The Hawkeyes are 10-0 and they can thank their veteran head coach who is totally not a robot.

A lot of humans clap their hands
A lot of humans clap their hands
Jeffrey Becker-USA TODAY Sports

Iowa is 10-0 for the first time in program history.

Nobody could have predicted that - certainly not a machine.

And that, in a sense, is why we are where we are now.

You see, there is no "New Kirk." There is just human Kirk and he is putting his blood, sweat and tears (all human features no less) into making the Hawkeyes one of the best teams in the country.

He's certainly no android, that's for sure. We know it, and importantly Kirk knows it.

I'm not sure that was always the case.
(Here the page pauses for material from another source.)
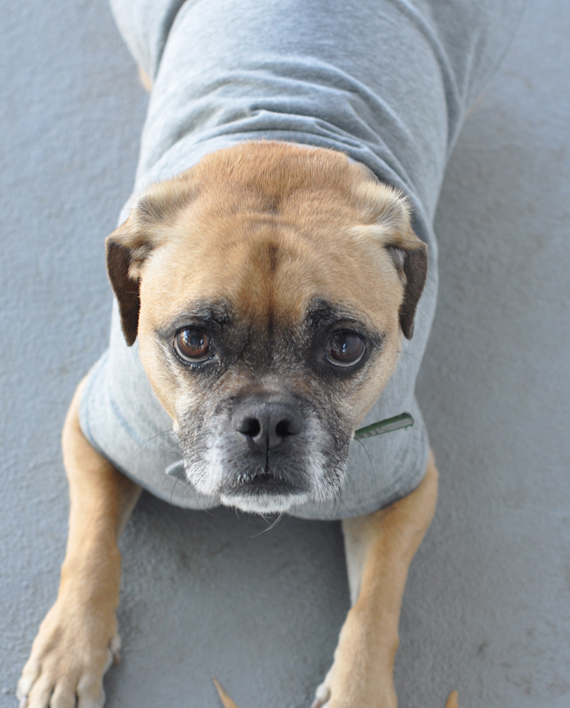 Super cute and soft eco-friendly dog shirt made from recycled bottles and reclaimed cotton! Trendy Little Sweethearts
In fact, I've long held the suspicion that Ferentz identified himself as a cyborg, designed to coach football, run a zone blocking scheme and punt the ball.

Last year's season took the cake. Iowa ran the same repetitive game plan (repetitive action is a machine's best friend) and did it with personnel that did not suit it. In a nutshell, Iowa was unable to adapt. And that is because Kirk Ferentz believed he was a robot.

Think about it... the gum-chomping, the continuous note-taking, the clapping no matter how a drive ended. You could totally see Arnold Schwarzenegger doing those things in one of the Terminator movies.

And just like the Terminator movies had a famous catchphrase, so too did the 2014 Iowa football season.

That's football.

So simple, so succinct, so efficient. It is totally something a man thinking he was a robot thinking he was a football coach would say. And guess what: that's football is three syllables. Know what else is? I'll be back. We're through the looking glass people.

So what prompted the change, how did we get human Kirk?

Well, like many of the good things this season, you do not have to look much further than junior cornerback Desmond King.

Let me set the scene. 12:15 to go in the first quarter, Tennessee ball on 2nd-and-11. Jalen Hurd takes a handoff gets to the edge and is pushed out of bounds by King after a gain of 25 yards.

King cannot stop, however, and ends up bowling into someone on the sideline. That someone was Kirk Ferentz.

Ferentz takes a big tumble, but gets up (a robot after all is indestructible). Ferentz, though, also has a gash by his eyebrow. That's not oil. It's blood. You know, like a human would have.

Ferentz not surprisingly is rattled and it rubs off on his team. The Volunteers run roughshod over Iowa, while the Hawkeyes produce one of the worst kickoff returns of all time.

I hope you get a good look at the picture above. That is the look a man gives when he is contemplating whether he truly is a robot or not.

We learned what Ferentz decided in short order. Iowa released a new depth chart just days after the bowl game, then made a very human decision in choosing a change from the norm and switching up quarterbacks.

All during the offseason, Ferentz talked of how his program was forced to evaluate everything. If that's not a subtle hint that screams: "I'm sorry I thought I was an android built exclusively to coach football, was hit in the head, noticed I was bleeding, realized I was actually human and am now using all of those human traits to my advantage" I don't know what is.

And now here we are. Iowa has used a varied running attack, broken out a fake field goal or two and rode the arm and moxie of its quarterback to a 10-0 mark. Kirk Ferentz is sitting in a giant nest for god's sake. The Hawkeyes are the most human they've ever been and they can thank their human head coach.

That is football. And totally human because I left out the apostrophe.